┌─ Record set

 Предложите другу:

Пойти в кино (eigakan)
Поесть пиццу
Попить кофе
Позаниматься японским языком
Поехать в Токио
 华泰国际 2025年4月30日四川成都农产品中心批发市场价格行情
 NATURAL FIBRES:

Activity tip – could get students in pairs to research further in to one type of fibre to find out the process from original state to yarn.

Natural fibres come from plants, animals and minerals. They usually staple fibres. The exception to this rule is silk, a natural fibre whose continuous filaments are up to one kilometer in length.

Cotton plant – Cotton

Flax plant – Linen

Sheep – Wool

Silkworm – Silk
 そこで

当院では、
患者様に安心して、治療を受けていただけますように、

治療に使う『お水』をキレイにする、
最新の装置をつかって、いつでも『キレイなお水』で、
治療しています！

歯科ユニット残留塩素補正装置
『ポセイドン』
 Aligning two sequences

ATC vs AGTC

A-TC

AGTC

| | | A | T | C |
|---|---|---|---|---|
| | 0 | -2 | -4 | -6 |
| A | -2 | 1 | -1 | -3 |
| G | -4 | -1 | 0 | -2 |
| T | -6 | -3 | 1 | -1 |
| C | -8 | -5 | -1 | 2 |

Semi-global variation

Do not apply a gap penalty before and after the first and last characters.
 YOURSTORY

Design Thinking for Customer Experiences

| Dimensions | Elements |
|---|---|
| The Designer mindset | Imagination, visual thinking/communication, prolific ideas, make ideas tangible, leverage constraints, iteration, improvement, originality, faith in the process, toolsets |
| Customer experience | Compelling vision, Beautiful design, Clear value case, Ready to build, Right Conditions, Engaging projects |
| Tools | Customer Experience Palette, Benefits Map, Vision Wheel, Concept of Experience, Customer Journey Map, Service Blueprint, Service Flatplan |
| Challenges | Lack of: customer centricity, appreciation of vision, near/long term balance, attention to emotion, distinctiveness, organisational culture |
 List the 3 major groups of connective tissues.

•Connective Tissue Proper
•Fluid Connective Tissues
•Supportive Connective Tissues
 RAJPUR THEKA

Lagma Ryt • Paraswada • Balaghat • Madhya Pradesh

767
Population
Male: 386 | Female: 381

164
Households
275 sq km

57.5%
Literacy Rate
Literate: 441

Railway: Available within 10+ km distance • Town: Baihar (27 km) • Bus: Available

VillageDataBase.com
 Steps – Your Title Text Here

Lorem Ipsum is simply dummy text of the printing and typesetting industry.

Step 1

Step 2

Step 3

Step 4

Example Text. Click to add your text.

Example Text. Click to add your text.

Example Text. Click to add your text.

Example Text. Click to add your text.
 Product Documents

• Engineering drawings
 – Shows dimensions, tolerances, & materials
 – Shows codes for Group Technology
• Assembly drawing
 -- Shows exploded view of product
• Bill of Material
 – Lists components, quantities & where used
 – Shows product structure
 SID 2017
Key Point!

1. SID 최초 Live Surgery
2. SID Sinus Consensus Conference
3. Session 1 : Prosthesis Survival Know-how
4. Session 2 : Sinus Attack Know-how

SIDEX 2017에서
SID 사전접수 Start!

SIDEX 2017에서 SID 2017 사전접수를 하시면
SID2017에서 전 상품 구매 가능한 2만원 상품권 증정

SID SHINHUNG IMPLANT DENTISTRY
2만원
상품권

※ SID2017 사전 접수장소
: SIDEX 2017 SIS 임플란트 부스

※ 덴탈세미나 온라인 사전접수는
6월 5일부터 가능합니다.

└─

> [Task instructions]:
Among the lines above, which ones include the word "SIDEX"? Copy them.

> [Response box]:
SIDEX 2017에서
SIDEX 2017에서 SID 2017 사전접수를 하시면
: SIDEX 2017 SIS 임플란트 부스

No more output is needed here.